Она говорит, чтобы что-то сказать:
- Моя телеграмма…
Эрвин в отчаянии оглядывается вокруг:
- Твоя телеграмма, конечно! Я был бы очень рад встретить тебя на вокзале. Но послезавтра у меня первый в этом сезоне концерт. Ты же понимаешь, что́ это для меня значит. Собственно, сегодня воскресенье. По воскресеньям мы принимаем гостей…
Эти оправдания так же мучительны, как его первое смущение. Габриель со своей новой трезвостью быстро распутывает клубок лжи и жестокости, нити ей ясно видны.
Эрвин говорит все торопливее:
- Не сердись, Бела! Но человек меняется. Здесь с сентиментальностью не пробьешься. Надо выбирать между молотом и наковальней. Лучше уж быть молотом! Нужно этому научиться. Иначе будешь плестись позади. Берлин, Берлин - это ведь такое дело!
Тишина поет:
"Изменник!", "Он предал тебя, предал родителей, дом, все, что есть в тебе, все, что есть в нем", "Он уже не может говорить своими словами".
Габриель слышит свой голос в молитвенной тишине далекого хора:
- Я уеду, Эрвин! Не волнуйся! Мне ведь топнуть пару раз, и я исчезну! Захочу - домой перенесусь. Но не думаю, что ты когда-нибудь вернешься домой, Эрвин.
Эрвин неестественно смеется. Его ответ звучит еще отрывистее и отчужденнее:
- Уехать? Что это тебе в голову пришло? Я тебе очень рад! Сейчас представлю тебя гостям. А потом вместе поужинаем.
Почему он говорит "поужинаем"? Это же ложь.
Но Габриель уже находится в высоком помещении, которое плавно и медленно вращается, среди множества людей…
Мягко вертится вокруг Габриели высокая комната. Изысканные предметы у стен скользят, как на медлительной карусели. Эрвин, бедный студент консерватории, живет в роскошном дворце! Но она этому не рада, ведь она одна чувствует, как страдает он среди этой фальши и предательства.
Почему она не может освободиться? Почему жизнь не бросает ее от образа к образу? Почему время тянется так медленно, медленно как никогда? Что произошло? Отстают часы Господа Бога? Бог до бесконечности удерживает секунду, что дарит ей отдых от горечи и оскорблений? Она должна вытерпеть встречу с противницей; ей нельзя сбежать.

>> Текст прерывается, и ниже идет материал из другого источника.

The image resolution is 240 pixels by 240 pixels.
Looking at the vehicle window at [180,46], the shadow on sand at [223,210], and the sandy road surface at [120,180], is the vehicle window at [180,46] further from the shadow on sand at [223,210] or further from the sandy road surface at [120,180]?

Соперница выше и стройнее. Но Габриель зорко замечает, что голова ее - мертвая, тонкая желтоватая кожа слишком плотно обтягивает череп.
Юдифь раскачивается и вертится перед Габриелью, как перед зеркалом. С каждым поворотом она в новом платье.
Вот - в черном с серебром, с бриллиантовым ожерельем вокруг длинной шеи.
Вот - в белом с золотом, украшенном лебяжьим пухом, с облаком-веером в руке.
Как медленно тянется время, как неистощим гардероб Юдифи!
Наконец облик противницы остается неизменным и облачение - постоянным. Это платье изумительного аметистово-лилового цвета, созвучного ее черным волосам и темным глазам. Вопреки всему Габриель не может оторвать восхищенного взгляда от этого очарования.
Юдифь улыбается.
- Разве вы не хотите раздеться?
Габриель сильнее стискивает ворот коричневого реглана. Под пальто нет ничего, кроме ночного одеяния, провинциального и старомодного.
Ирония на лице Юдифи показывает, что она все понимает, хотя и замечает сердечным тоном:
- Почему бы нам не перейти на "ты"? Ведь мы сестры.
Они обмениваются опасливым, боязливым поцелуем.
Габриель крепко сжимает губы, чтобы ни капли яда в нее не проникло. Но у нее уже горит во рту. Это называется "ядом невестки" и продается в аптеках?